▸ WORK TO COMPLETE
With the images left out, print every entry that follows exactly.
+++++
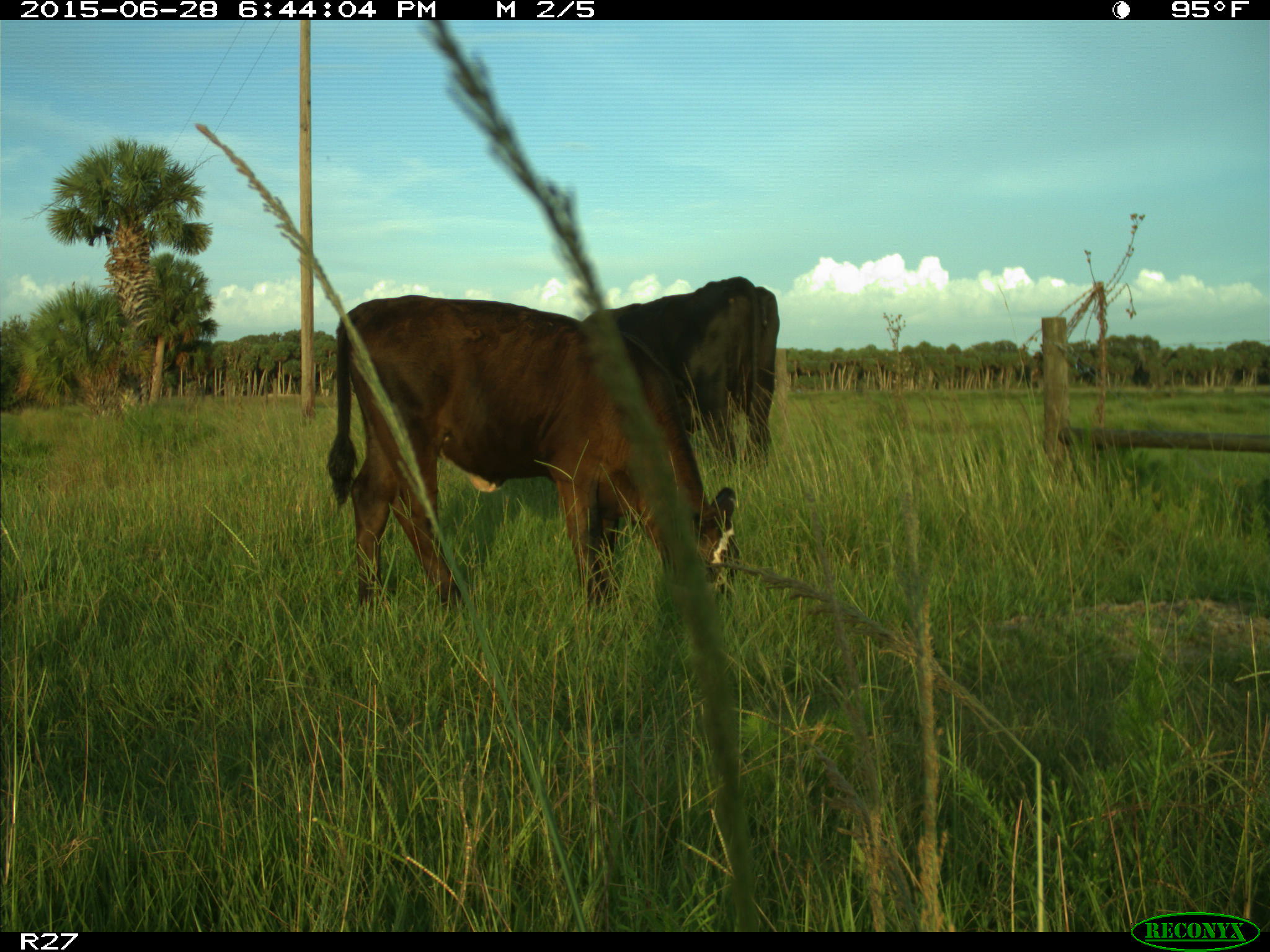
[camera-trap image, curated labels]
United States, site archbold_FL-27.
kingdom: Animalia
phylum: Chordata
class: Mammalia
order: Artiodactyla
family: Bovidae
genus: Bos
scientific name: Bos taurus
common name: domestic cow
Bos taurus (domestic cow).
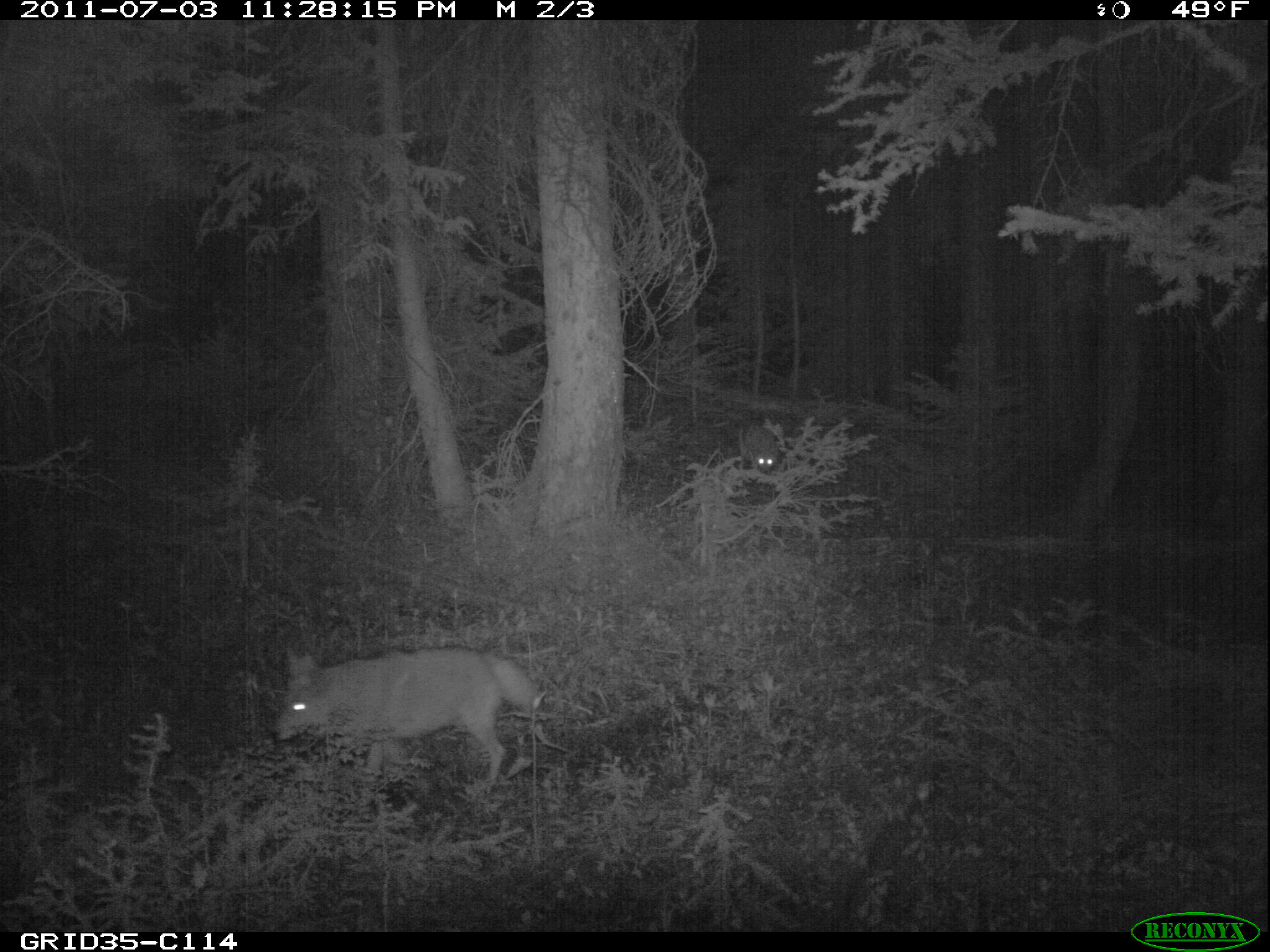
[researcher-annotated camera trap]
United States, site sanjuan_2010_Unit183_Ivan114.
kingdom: Animalia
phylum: Chordata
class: Mammalia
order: Carnivora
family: Canidae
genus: Canis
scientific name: Canis latrans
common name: coyote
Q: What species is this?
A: Canis latrans (coyote).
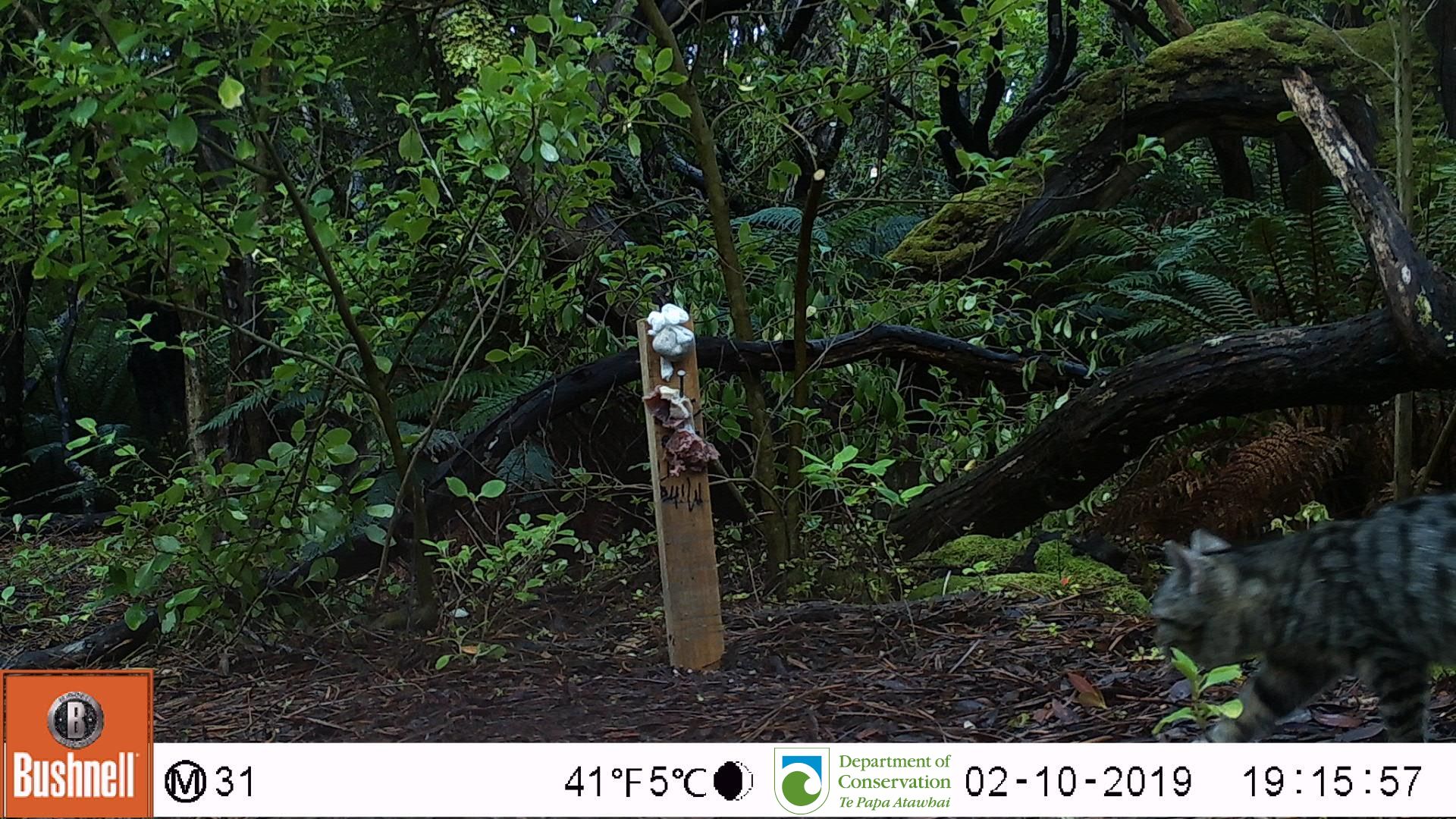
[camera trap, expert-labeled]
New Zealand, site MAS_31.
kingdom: Animalia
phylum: Chordata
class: Mammalia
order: Carnivora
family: Felidae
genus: Felis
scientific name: Felis catus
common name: domestic cat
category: cat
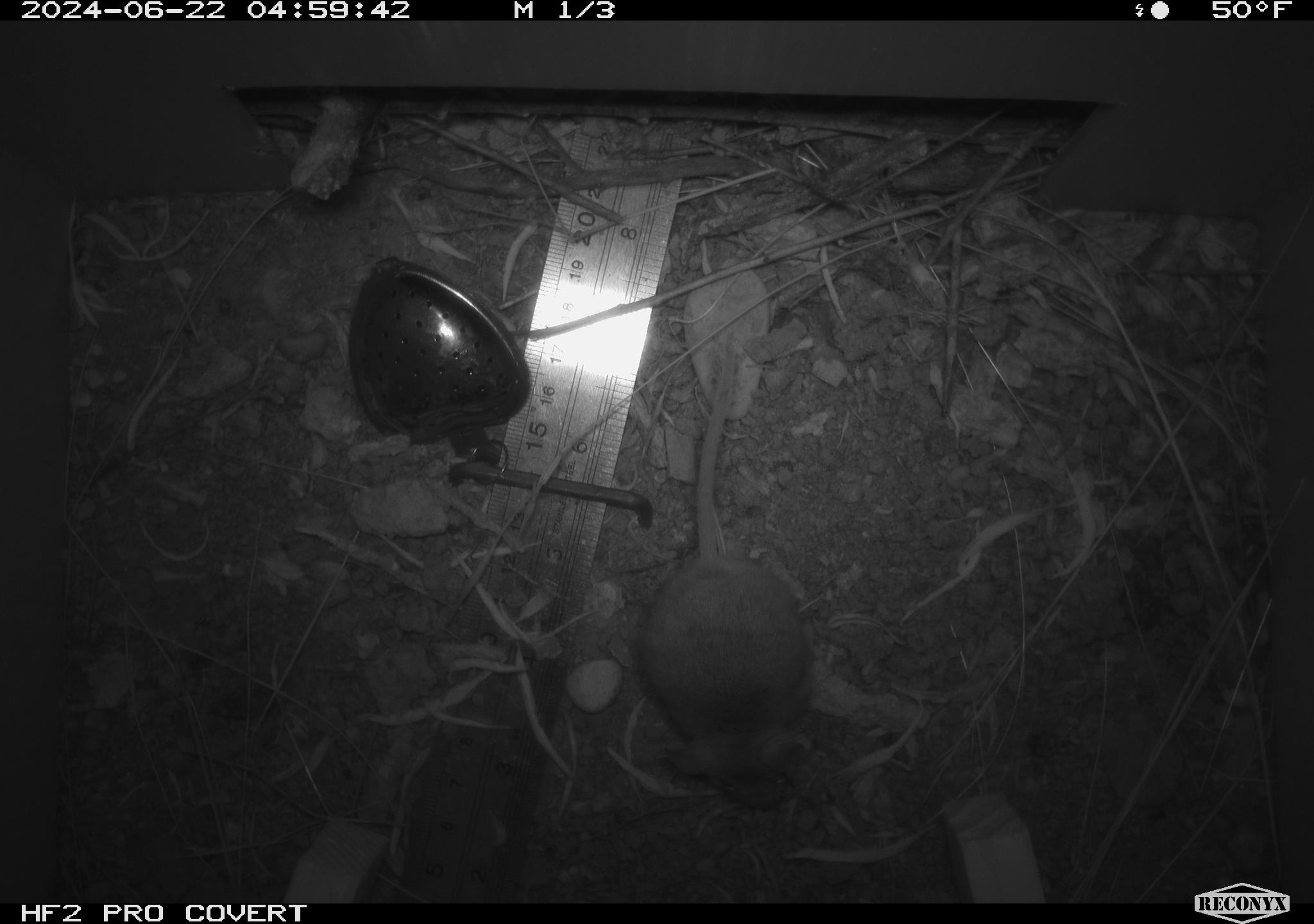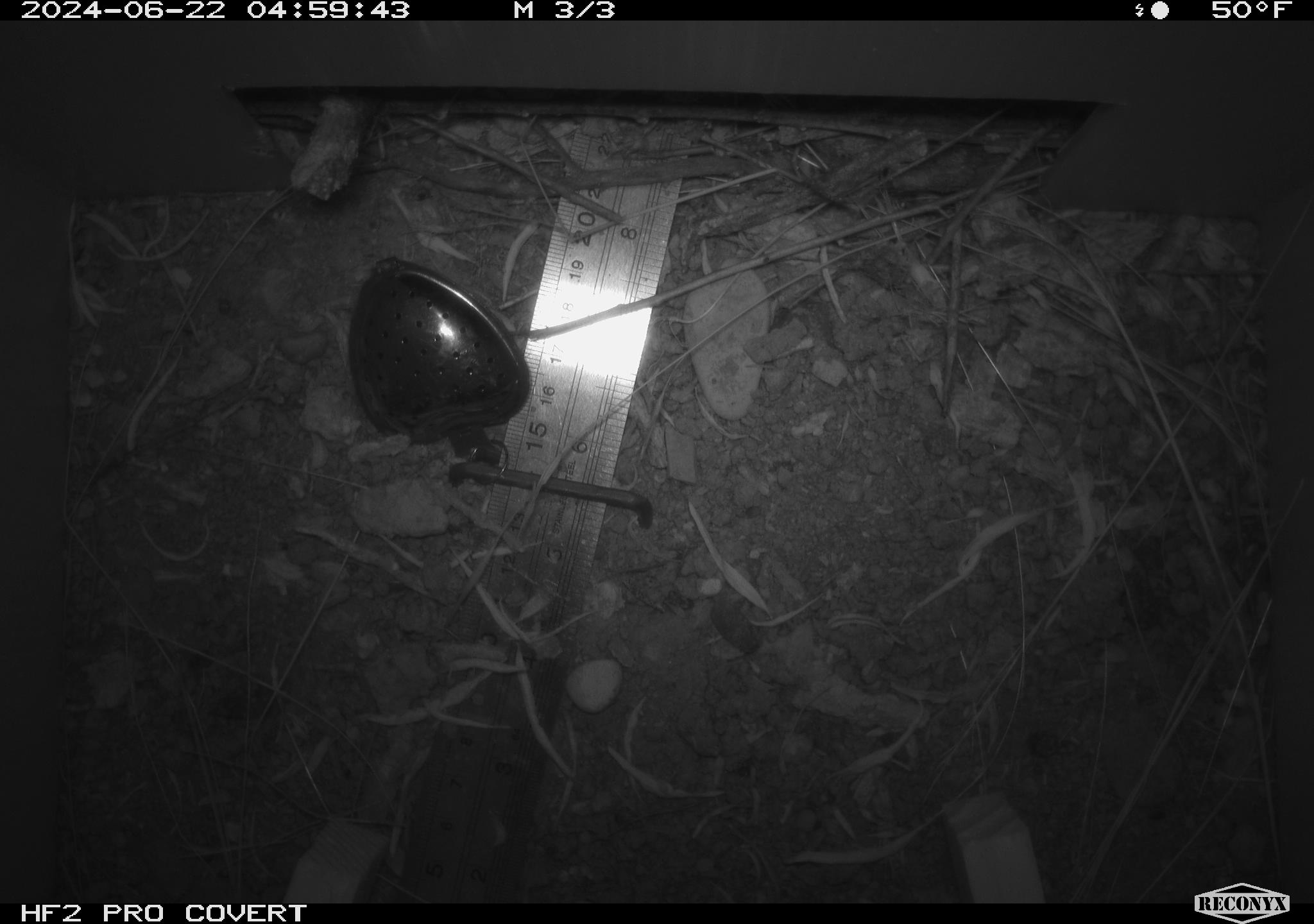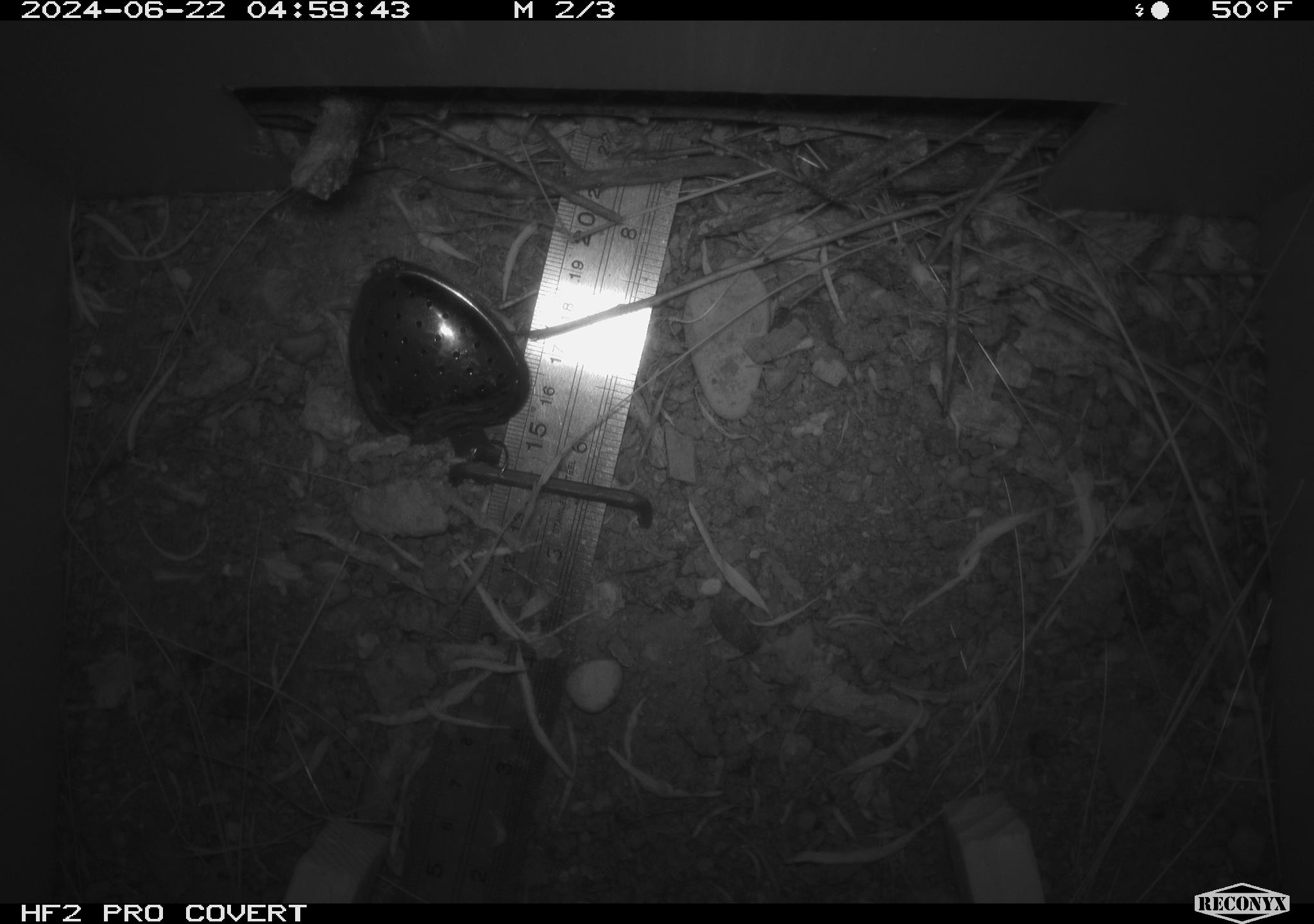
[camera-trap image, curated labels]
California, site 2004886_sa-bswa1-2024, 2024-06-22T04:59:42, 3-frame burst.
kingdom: Animalia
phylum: Chordata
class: Mammalia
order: Rodentia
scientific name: Rodentia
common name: mouse species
+++++
▸ YOUR RESPONSE
[camera-trap image, curated labels]
United States, site archbold_FL-27.
kingdom: Animalia
phylum: Chordata
class: Mammalia
order: Artiodactyla
family: Bovidae
genus: Bos
scientific name: Bos taurus
common name: domestic cow
Bos taurus (domestic cow).
[researcher-annotated camera trap]
United States, site sanjuan_2010_Unit183_Ivan114.
kingdom: Animalia
phylum: Chordata
class: Mammalia
order: Carnivora
family: Canidae
genus: Canis
scientific name: Canis latrans
common name: coyote
Q: What species is this?
A: Canis latrans (coyote).
[camera trap, expert-labeled]
New Zealand, site MAS_31.
kingdom: Animalia
phylum: Chordata
class: Mammalia
order: Carnivora
family: Felidae
genus: Felis
scientific name: Felis catus
common name: domestic cat
category: cat
[camera-trap image, curated labels]
California, site 2004886_sa-bswa1-2024, 2024-06-22T04:59:42, 3-frame burst.
kingdom: Animalia
phylum: Chordata
class: Mammalia
order: Rodentia
scientific name: Rodentia
common name: mouse species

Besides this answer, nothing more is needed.